Philip Dodd, by contrast, warned against romanticising the idea of community (Dodd is a native of Grimethorpe, foverever associated in cliche with brassbands and mining). The very word was often used with a disciplinarian intent, or at least the wish of it, and idea that there were once happy communities could become endlessly regressive, he said. One should go back to Thomas Hardy's Return of the Native: "given a choice the poor will chose luxury over culture".
For all that, Alessandra Buonfino and Geoff Mulgan's essay, extracted in today's Guardian, still makes persuasive reading.

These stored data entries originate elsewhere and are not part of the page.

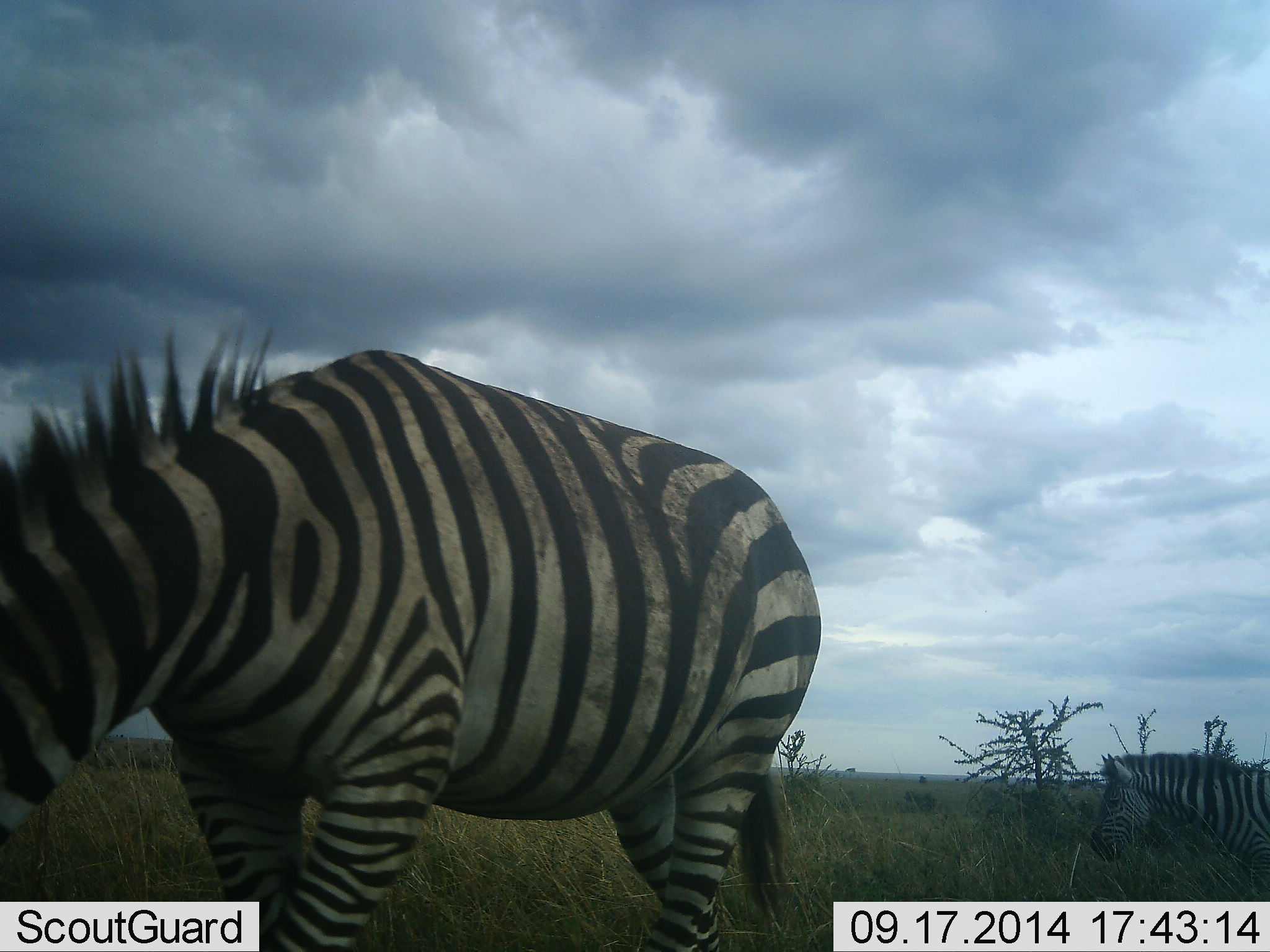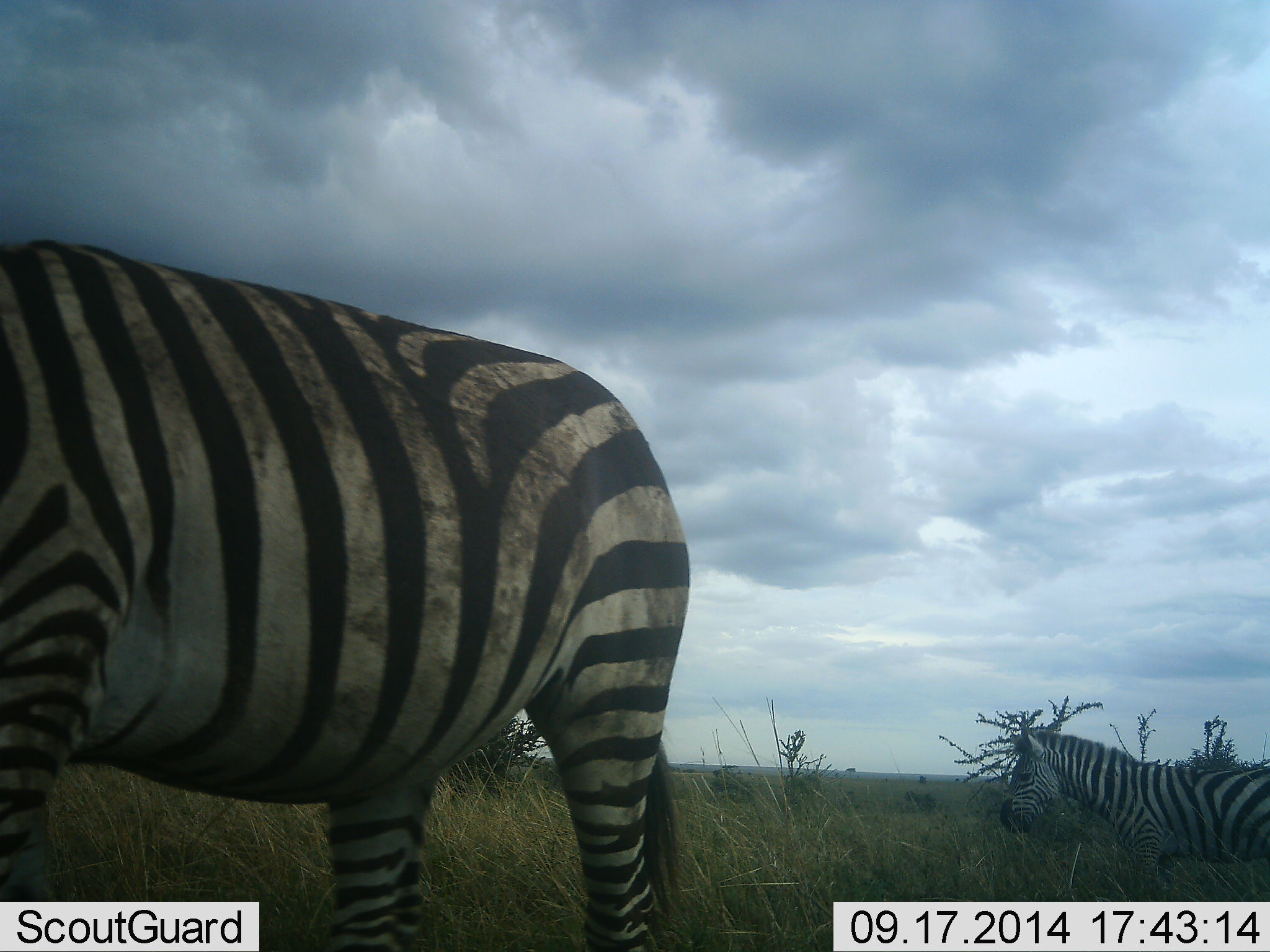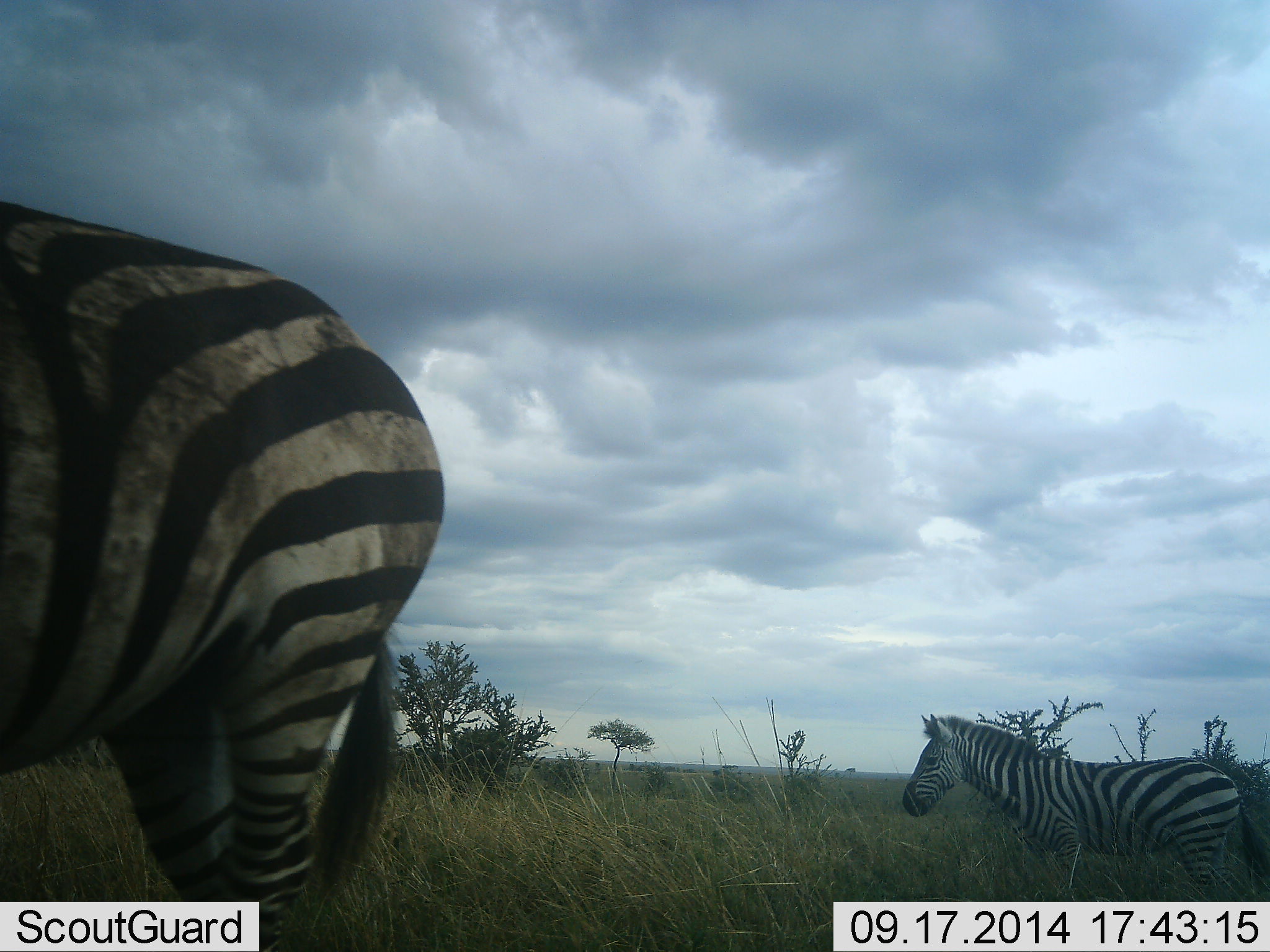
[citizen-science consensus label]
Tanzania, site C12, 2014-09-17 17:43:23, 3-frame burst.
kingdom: Animalia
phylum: Chordata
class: Mammalia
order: Perissodactyla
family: Equidae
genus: Equus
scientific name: Equus quagga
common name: plains zebra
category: zebra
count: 2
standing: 20%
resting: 0%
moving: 80%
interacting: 0%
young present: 0%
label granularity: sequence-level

For example," the austere solidarity of the war years - a time when, perhaps more than ever before or since, much of the population [in Britain] had felt useful, respected and engaged in a common project" cannot - as the authors say - be recaptured but it should be taken into account when facing the multiple future challenges of future "Britishness" (or "brutishness" as a mischievous letter pointed out was the spellcheck version of Gordon Brown's concept). The point is reinforced for me by the contrast with my girlfriend's home country of Spain, where the national narrative is so different.
I admire Geoff Mulgan's past work and trajectory (see for example here and here) and it looks like he has a great team. It was good, for example, to see at the launch two people I've worked with at different times and who hadn't previously met coming together for what could prove to be some really useful future work.